Extending the Performance of Human Classifiers using a Viewpoint Specific Approach

 

This paper describes human classifiers that are ‘viewpoint specific’, meaning specific to subjects being observed by a particular camera in a particular scene.

January 6, 2015
IEEE Workshop on the Applications of Computer Vision (WACV) 2015

 

Authors

Endri Dibra (Disney Research/ETH Joint M.Sc.)

Jerome Maye (ETH Zurich)

Olga Diamanti (ETH Zurich)

Roland Siegwart (ETH Zurich)

Paul Beardsley (Disney Rresearch)

Extending the Performance of Human Classifiers using a Viewpoint Specific Approach

Abstract

The advantages of the approach are (a) improved human detection in the presence of perspective foreshortening from an elevated camera, (b) ability to handle partial occlusion of subjects e.g. partial occlusion by furniture in an indoor scene, and (c) ability to detect subjects when partially truncated at the top, bottom or sides of the image.
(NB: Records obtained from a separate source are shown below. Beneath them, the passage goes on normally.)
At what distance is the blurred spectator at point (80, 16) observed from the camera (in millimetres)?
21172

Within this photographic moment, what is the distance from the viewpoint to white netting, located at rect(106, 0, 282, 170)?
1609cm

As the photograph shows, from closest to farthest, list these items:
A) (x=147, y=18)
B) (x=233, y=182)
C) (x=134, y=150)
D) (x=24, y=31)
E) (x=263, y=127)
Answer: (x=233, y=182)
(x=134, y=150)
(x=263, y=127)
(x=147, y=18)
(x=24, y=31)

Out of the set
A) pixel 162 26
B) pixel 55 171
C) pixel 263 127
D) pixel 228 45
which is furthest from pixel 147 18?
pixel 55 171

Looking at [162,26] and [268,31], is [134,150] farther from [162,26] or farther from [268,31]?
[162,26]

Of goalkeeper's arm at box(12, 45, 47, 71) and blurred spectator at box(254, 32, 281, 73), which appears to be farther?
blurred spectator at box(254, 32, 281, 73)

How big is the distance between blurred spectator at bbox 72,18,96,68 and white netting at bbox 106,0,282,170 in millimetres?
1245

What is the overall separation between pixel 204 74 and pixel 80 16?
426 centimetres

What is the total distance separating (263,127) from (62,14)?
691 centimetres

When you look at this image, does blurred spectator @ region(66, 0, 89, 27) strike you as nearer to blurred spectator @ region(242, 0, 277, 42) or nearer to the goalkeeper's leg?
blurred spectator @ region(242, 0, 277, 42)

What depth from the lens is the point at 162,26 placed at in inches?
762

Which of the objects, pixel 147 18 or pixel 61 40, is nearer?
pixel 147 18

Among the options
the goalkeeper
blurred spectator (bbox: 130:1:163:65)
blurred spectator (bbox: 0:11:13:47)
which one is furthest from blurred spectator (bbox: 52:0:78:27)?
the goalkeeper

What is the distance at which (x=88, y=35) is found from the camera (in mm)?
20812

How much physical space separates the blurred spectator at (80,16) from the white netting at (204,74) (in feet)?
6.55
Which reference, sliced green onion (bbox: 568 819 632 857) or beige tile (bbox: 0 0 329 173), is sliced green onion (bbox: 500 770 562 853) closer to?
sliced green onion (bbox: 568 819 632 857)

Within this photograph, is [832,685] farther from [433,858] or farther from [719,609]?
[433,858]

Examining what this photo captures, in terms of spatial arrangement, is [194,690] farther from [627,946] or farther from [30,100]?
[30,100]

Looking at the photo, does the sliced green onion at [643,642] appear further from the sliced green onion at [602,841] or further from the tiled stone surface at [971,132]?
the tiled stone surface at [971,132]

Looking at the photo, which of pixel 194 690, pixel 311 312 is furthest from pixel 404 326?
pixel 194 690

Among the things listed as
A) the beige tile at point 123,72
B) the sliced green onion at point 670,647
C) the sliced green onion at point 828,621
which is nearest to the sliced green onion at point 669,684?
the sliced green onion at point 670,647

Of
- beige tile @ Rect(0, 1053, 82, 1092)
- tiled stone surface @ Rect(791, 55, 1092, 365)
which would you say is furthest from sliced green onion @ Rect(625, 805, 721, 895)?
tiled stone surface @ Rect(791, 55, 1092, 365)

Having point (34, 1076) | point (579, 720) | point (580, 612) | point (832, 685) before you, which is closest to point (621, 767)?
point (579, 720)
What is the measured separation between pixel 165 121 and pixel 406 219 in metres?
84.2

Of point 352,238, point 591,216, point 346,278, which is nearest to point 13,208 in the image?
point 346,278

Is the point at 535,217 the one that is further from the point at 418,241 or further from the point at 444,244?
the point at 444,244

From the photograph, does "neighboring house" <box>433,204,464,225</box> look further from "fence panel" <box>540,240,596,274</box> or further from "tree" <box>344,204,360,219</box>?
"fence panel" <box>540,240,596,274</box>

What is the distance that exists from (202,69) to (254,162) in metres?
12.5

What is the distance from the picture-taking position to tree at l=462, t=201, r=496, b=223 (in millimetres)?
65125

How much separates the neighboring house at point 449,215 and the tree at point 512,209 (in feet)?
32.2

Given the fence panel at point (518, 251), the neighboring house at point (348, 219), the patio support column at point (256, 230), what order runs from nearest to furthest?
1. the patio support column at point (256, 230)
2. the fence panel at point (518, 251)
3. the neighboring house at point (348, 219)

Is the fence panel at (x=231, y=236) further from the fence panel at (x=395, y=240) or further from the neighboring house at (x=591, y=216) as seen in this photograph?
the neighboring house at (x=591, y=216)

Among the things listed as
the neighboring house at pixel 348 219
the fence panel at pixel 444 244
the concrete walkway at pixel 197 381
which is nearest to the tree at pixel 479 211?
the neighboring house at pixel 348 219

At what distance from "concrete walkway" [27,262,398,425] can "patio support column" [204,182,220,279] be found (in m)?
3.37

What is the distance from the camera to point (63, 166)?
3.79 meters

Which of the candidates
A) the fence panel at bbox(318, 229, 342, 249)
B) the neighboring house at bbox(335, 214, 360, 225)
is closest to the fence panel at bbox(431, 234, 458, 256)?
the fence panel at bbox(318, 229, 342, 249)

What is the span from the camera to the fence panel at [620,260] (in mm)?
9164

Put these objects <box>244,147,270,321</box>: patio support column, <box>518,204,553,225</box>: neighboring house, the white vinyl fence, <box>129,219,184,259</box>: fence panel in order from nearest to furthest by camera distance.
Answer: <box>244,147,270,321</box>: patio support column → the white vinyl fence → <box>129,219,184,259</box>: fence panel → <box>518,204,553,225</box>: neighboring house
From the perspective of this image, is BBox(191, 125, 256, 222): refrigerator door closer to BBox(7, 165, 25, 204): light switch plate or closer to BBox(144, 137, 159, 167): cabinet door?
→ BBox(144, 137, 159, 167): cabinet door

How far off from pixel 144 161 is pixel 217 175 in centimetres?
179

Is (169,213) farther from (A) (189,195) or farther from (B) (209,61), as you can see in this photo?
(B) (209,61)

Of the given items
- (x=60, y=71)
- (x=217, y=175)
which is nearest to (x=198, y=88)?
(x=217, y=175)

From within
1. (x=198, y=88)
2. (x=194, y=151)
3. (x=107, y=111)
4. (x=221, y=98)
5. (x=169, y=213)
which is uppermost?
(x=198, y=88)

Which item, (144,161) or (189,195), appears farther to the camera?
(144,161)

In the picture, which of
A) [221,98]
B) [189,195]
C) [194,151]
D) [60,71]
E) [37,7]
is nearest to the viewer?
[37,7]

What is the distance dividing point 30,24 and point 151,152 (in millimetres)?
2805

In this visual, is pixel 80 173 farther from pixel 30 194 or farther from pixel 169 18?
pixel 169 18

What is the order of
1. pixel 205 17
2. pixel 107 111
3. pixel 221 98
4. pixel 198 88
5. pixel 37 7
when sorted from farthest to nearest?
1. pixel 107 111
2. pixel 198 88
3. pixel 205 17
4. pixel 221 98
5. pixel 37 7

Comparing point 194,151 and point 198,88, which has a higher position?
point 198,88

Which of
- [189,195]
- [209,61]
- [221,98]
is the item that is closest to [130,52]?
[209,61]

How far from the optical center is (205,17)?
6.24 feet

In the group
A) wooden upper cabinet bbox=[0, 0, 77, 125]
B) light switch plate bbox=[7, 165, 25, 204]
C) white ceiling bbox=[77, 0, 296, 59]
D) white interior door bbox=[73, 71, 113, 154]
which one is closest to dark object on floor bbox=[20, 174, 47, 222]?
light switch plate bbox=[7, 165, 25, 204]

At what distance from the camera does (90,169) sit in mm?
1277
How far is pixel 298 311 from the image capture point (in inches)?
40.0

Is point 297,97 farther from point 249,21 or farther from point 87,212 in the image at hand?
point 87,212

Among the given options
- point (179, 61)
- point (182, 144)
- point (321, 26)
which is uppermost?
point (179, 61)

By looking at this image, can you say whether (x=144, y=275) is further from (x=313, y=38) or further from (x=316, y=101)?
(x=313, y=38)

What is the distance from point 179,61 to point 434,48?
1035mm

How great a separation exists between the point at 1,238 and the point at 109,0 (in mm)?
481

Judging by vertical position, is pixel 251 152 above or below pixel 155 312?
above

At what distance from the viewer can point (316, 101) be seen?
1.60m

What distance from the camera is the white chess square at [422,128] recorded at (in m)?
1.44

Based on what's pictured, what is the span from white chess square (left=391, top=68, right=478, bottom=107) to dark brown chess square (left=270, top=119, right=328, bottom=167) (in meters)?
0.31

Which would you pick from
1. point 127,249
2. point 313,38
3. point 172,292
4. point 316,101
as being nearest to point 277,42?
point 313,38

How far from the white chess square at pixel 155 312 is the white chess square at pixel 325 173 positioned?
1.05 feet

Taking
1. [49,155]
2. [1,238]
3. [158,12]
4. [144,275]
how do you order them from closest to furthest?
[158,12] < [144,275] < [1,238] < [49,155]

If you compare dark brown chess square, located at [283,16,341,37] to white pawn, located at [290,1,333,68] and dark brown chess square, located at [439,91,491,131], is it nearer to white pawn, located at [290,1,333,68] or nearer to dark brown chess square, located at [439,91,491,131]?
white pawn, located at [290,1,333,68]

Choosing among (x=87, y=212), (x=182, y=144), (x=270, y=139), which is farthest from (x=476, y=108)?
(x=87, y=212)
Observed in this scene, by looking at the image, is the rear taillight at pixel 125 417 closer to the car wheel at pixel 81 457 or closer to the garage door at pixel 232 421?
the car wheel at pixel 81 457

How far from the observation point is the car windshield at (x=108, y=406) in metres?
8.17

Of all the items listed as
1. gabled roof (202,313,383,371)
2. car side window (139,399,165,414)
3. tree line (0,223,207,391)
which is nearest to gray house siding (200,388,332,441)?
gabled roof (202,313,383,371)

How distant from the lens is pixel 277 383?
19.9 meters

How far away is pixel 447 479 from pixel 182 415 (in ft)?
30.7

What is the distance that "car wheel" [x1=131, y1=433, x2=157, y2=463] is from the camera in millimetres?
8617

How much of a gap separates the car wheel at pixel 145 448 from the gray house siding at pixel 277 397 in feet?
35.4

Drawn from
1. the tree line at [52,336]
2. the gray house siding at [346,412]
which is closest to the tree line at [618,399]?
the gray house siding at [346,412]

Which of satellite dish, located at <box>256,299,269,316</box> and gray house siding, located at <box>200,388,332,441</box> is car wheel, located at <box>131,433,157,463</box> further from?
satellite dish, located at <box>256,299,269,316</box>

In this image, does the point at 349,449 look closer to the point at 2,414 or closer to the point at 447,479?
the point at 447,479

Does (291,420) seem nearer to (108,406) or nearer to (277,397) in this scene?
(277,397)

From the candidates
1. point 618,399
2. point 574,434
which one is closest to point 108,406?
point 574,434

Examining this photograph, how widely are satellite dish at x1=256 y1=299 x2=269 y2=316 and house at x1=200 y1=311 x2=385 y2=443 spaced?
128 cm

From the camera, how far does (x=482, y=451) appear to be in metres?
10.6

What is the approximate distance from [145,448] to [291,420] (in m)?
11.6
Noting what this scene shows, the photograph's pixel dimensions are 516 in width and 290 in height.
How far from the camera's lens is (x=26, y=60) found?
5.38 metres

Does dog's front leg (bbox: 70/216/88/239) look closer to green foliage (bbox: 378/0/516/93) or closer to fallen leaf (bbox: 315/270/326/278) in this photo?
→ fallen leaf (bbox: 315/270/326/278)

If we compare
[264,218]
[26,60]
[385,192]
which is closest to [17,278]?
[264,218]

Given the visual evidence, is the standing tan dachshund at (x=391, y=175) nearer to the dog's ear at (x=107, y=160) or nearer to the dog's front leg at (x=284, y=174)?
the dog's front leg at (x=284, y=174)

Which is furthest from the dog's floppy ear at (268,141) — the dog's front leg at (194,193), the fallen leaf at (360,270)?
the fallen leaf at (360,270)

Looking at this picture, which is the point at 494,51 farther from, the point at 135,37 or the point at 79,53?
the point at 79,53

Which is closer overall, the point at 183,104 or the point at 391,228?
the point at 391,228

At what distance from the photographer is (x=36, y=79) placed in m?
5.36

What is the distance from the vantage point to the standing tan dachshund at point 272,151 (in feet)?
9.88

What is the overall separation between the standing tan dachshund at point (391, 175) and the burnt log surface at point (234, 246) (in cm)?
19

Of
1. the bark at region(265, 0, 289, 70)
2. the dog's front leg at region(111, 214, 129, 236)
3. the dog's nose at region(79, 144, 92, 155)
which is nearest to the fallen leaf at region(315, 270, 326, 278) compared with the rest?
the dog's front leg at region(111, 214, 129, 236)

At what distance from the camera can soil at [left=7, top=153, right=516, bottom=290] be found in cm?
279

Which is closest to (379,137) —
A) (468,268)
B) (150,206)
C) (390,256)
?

Elevated camera views will typically generate truncated views for subjects at the image edges, but our viewpoint specific method handles such cases and thereby extends overall detection coverage. The approach is – (a) define a tiling on the ground plane of the 3D scene, (b) generate training images per tile using virtual humans, (c) train a classifier per tile (d) run the classifiers on the real scene. The approach would be prohibitive if each new deployment required real training images, but it is feasible because training is done with a virtual humans inserted into a scene model. The classifier is a linear SVM and HOGs. Experimental results provide a comparative analysis with existing algorithms to demonstrate the advantages described above.